• **STATED EXERCISE**: Copy all the data exactly, except the pictures.

------------

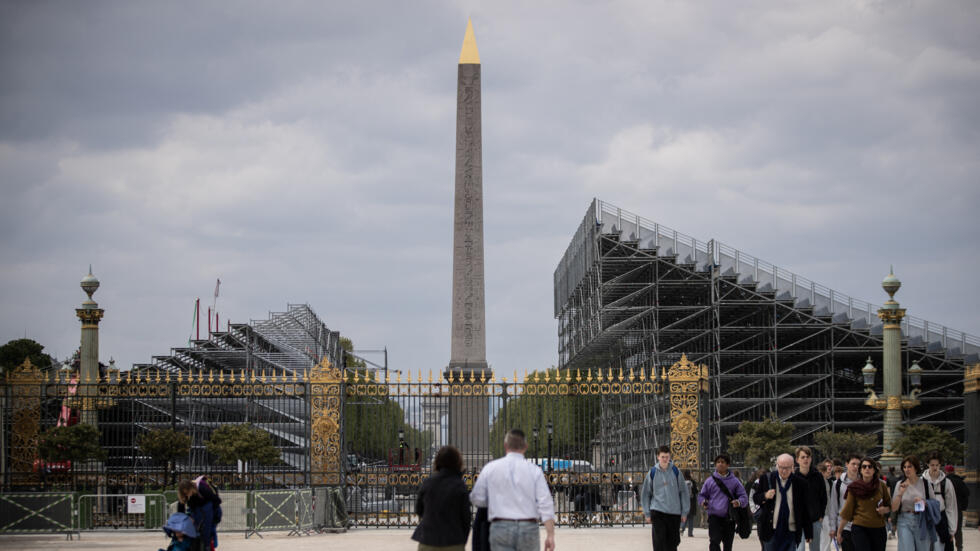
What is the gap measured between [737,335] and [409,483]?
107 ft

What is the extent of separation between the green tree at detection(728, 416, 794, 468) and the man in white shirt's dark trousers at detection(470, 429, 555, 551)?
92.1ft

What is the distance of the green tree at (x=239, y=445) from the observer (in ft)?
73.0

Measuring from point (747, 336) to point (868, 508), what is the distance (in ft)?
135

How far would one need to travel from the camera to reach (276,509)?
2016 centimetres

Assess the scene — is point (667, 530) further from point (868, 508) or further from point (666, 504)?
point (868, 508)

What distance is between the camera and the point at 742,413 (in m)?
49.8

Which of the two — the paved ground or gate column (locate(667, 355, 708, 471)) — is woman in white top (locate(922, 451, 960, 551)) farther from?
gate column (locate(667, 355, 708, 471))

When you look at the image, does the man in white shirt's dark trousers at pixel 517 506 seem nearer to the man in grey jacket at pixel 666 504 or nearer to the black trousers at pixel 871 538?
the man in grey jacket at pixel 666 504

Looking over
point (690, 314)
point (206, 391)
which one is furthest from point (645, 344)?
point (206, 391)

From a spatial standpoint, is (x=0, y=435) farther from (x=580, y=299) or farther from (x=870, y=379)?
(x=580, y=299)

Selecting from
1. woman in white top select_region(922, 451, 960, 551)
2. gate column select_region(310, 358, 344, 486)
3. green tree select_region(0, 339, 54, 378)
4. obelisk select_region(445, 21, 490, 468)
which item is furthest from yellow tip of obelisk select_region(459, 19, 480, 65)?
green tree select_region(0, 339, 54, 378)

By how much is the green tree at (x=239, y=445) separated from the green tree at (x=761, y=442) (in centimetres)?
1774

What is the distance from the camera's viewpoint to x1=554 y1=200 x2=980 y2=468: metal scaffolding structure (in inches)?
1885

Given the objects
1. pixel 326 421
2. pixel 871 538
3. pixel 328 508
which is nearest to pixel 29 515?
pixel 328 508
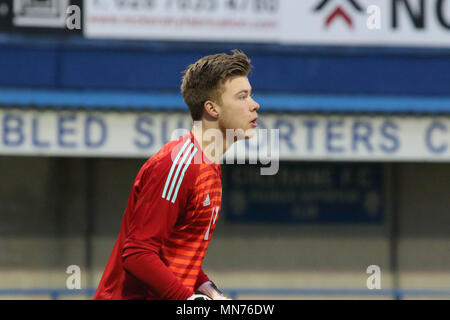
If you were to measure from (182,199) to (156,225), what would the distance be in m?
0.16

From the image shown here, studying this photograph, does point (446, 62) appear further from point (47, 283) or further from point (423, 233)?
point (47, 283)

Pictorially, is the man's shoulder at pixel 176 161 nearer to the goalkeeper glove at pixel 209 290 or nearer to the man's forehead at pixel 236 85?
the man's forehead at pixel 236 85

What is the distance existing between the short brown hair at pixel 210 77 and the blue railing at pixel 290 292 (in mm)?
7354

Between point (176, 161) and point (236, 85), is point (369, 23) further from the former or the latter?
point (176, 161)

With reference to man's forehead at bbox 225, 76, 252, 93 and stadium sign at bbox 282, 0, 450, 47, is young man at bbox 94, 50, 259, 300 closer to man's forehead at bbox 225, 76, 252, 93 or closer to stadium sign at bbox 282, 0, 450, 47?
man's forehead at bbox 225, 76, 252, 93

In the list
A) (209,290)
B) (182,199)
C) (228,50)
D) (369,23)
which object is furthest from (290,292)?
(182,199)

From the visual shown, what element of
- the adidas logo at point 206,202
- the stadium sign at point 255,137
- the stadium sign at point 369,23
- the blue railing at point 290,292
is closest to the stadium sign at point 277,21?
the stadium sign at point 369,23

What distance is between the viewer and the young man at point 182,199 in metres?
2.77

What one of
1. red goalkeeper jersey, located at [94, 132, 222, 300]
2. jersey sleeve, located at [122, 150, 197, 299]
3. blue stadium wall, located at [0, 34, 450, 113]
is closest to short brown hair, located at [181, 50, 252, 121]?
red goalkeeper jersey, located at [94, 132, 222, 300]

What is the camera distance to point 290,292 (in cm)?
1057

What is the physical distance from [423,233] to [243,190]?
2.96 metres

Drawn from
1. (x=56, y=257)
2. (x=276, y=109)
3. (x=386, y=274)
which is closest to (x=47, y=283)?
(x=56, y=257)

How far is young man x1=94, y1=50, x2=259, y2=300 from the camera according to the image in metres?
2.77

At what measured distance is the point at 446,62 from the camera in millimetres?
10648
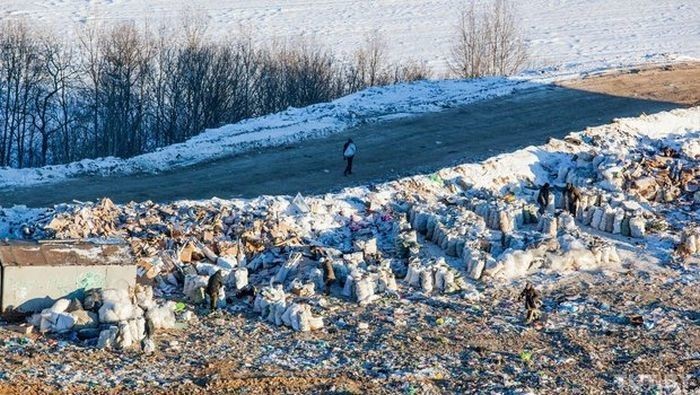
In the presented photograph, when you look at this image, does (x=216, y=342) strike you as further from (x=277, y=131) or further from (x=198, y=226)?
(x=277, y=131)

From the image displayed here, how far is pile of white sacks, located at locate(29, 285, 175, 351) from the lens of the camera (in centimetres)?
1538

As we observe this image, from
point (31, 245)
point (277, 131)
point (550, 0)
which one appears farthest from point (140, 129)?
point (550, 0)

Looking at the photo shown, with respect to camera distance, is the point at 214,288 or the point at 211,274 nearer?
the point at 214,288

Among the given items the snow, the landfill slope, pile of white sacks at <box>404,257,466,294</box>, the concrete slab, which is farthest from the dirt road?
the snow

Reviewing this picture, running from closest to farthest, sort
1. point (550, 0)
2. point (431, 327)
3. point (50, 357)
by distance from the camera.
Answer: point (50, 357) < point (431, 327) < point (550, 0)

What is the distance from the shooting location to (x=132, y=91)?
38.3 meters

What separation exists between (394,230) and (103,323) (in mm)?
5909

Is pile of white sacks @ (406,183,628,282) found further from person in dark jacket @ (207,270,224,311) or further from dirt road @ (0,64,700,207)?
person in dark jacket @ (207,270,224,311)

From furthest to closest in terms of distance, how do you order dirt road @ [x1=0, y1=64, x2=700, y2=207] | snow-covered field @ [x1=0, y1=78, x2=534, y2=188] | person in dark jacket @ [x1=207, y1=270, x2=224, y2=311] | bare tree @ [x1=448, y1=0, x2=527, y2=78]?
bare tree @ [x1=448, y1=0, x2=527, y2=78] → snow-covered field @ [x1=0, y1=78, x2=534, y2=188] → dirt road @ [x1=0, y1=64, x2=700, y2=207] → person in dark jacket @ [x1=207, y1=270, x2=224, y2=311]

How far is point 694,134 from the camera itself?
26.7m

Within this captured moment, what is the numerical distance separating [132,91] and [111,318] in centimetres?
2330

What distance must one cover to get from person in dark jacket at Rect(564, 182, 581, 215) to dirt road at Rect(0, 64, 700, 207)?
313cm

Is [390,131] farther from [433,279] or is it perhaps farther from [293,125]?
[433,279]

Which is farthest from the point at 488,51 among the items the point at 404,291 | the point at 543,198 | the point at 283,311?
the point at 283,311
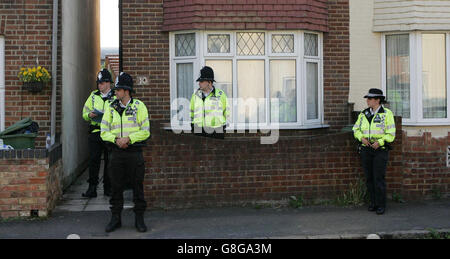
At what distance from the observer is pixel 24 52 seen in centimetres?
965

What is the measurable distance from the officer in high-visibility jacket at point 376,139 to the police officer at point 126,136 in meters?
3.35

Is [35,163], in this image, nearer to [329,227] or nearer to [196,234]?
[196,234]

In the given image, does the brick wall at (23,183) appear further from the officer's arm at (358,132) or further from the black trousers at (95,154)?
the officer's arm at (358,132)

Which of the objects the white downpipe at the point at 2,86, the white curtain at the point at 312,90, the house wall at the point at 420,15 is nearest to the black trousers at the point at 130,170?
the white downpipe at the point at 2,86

------------

• **ANSWER BELOW**:
What is the gap measured between [737,335] and [409,483]?
107 ft

What is the extent of separation between the green tree at detection(728, 416, 794, 468) and the man in white shirt's dark trousers at detection(470, 429, 555, 551)?
92.1ft

What is the distance of the green tree at (x=239, y=445) from the observer (in ft)?
73.0

Measuring from point (747, 336) to point (868, 508), what is the distance (in ft)?
135

How far would one need to travel from the camera to reach (276,509)?
2016 centimetres

Assess the scene — is point (667, 530) further from point (868, 508) or further from point (666, 504)?
point (868, 508)

What distance is between the camera and the point at 742,413 (in m)?
49.8

Which of the two — the paved ground or gate column (locate(667, 355, 708, 471)) — is woman in white top (locate(922, 451, 960, 551)) farther from?
gate column (locate(667, 355, 708, 471))

When you look at the image, does the man in white shirt's dark trousers at pixel 517 506 seem nearer to the man in grey jacket at pixel 666 504 or nearer to the black trousers at pixel 871 538?
the man in grey jacket at pixel 666 504

Looking over
point (690, 314)
point (206, 391)
which one is furthest from point (645, 344)?
point (206, 391)

From a spatial standpoint, is (x=0, y=435) farther from (x=580, y=299) or farther from (x=870, y=379)?
(x=580, y=299)

Selecting from
1. woman in white top select_region(922, 451, 960, 551)
2. gate column select_region(310, 358, 344, 486)
3. green tree select_region(0, 339, 54, 378)
4. obelisk select_region(445, 21, 490, 468)
which item is furthest from yellow tip of obelisk select_region(459, 19, 480, 65)?
green tree select_region(0, 339, 54, 378)

By how much is the green tree at (x=239, y=445) separated from the green tree at (x=761, y=442) (in centimetres)?
1774

What is the distance from the camera's viewpoint to x1=554 y1=200 x2=980 y2=468: metal scaffolding structure (in inches)?
1885

Given the objects
1. pixel 326 421
2. pixel 871 538
3. pixel 328 508
which is nearest to pixel 29 515?
pixel 328 508
If you were to measure from (182,199) to (156,225), what would the distance be in m?
0.16

From the image shown here, studying this photograph, does point (446, 62) appear further from point (47, 283) or further from point (423, 233)?
point (47, 283)

Pictorially, is the man's shoulder at pixel 176 161 nearer to the goalkeeper glove at pixel 209 290 or nearer to the man's forehead at pixel 236 85?
the man's forehead at pixel 236 85

What is the distance existing between the short brown hair at pixel 210 77 and the blue railing at pixel 290 292 (in mm)?
7354

Between point (176, 161) and point (236, 85), is point (369, 23) further from the former or the latter?
point (176, 161)

With reference to man's forehead at bbox 225, 76, 252, 93 and stadium sign at bbox 282, 0, 450, 47, is young man at bbox 94, 50, 259, 300 closer to man's forehead at bbox 225, 76, 252, 93 or closer to stadium sign at bbox 282, 0, 450, 47?
man's forehead at bbox 225, 76, 252, 93

In the list
A) (209,290)
B) (182,199)
C) (228,50)
D) (369,23)
which object is furthest from (290,292)?
(182,199)

From the visual shown, what element of
- the adidas logo at point 206,202
- the stadium sign at point 255,137
- the stadium sign at point 369,23
- the blue railing at point 290,292
is closest to the stadium sign at point 277,21?
the stadium sign at point 369,23

What distance is between the viewer and the young man at point 182,199 in metres?
2.77

What one of
1. red goalkeeper jersey, located at [94, 132, 222, 300]
2. jersey sleeve, located at [122, 150, 197, 299]
3. blue stadium wall, located at [0, 34, 450, 113]
is closest to short brown hair, located at [181, 50, 252, 121]?
red goalkeeper jersey, located at [94, 132, 222, 300]

What is the camera distance to point 290,292 (in cm)?
1057

What is the physical distance from [423,233] to [243,190]?
2.96 metres

Drawn from
1. (x=56, y=257)
2. (x=276, y=109)
3. (x=386, y=274)
which is closest to (x=47, y=283)?
(x=56, y=257)

How far is young man x1=94, y1=50, x2=259, y2=300 from the camera according to the image in metres?
2.77

At what measured distance is the point at 446,62 from the camera in millimetres?
10648
In the presented photograph, when you look at this image, does (x=216, y=342) strike you as further from (x=277, y=131) or further from (x=198, y=226)?
(x=277, y=131)

From the image displayed here, how far is pile of white sacks, located at locate(29, 285, 175, 351) from the lens of the camera (in centimetres)?
1538

As we observe this image, from
point (31, 245)
point (277, 131)
point (550, 0)
which one appears farthest from point (140, 129)?
point (550, 0)

Looking at the photo shown, with respect to camera distance, is the point at 214,288 or the point at 211,274 nearer?
the point at 214,288

Among the given items the snow, the landfill slope, pile of white sacks at <box>404,257,466,294</box>, the concrete slab, which is farthest from the dirt road?
the snow

Reviewing this picture, running from closest to farthest, sort
1. point (550, 0)
2. point (431, 327)
3. point (50, 357)
by distance from the camera.
Answer: point (50, 357) < point (431, 327) < point (550, 0)

What is the distance from the shooting location to (x=132, y=91)?
38.3 meters

What separation exists between (394,230) and (103,323) (in mm)?
5909

Is pile of white sacks @ (406,183,628,282) found further from person in dark jacket @ (207,270,224,311) or further from dirt road @ (0,64,700,207)?
person in dark jacket @ (207,270,224,311)

From furthest to closest in terms of distance, how do you order dirt road @ [x1=0, y1=64, x2=700, y2=207] | snow-covered field @ [x1=0, y1=78, x2=534, y2=188] | person in dark jacket @ [x1=207, y1=270, x2=224, y2=311] | bare tree @ [x1=448, y1=0, x2=527, y2=78]?
bare tree @ [x1=448, y1=0, x2=527, y2=78] → snow-covered field @ [x1=0, y1=78, x2=534, y2=188] → dirt road @ [x1=0, y1=64, x2=700, y2=207] → person in dark jacket @ [x1=207, y1=270, x2=224, y2=311]

How far is point 694,134 from the camera itself?
26.7m

Within this captured moment, what is the numerical distance separating [132,91] and [111,318] in centimetres?
2330

What distance must one cover to get from person in dark jacket at Rect(564, 182, 581, 215) to dirt road at Rect(0, 64, 700, 207)?
313cm

Is [390,131] farther from [433,279] or is it perhaps farther from [293,125]?
[433,279]

Which is farthest from the point at 488,51 among the items the point at 404,291 | the point at 543,198 | the point at 283,311?
the point at 283,311
At what distance from the observer is pixel 24 52 seen in centimetres?
965

What is the measurable distance from the officer in high-visibility jacket at point 376,139 to the police officer at point 126,136 in meters?
3.35

Is [35,163], in this image, nearer to [329,227] or nearer to [196,234]?
[196,234]

In the given image, does the brick wall at (23,183) appear further from the officer's arm at (358,132) or further from the black trousers at (95,154)?
the officer's arm at (358,132)

Which of the objects the white downpipe at the point at 2,86, the white curtain at the point at 312,90, the house wall at the point at 420,15 is nearest to the black trousers at the point at 130,170?
the white downpipe at the point at 2,86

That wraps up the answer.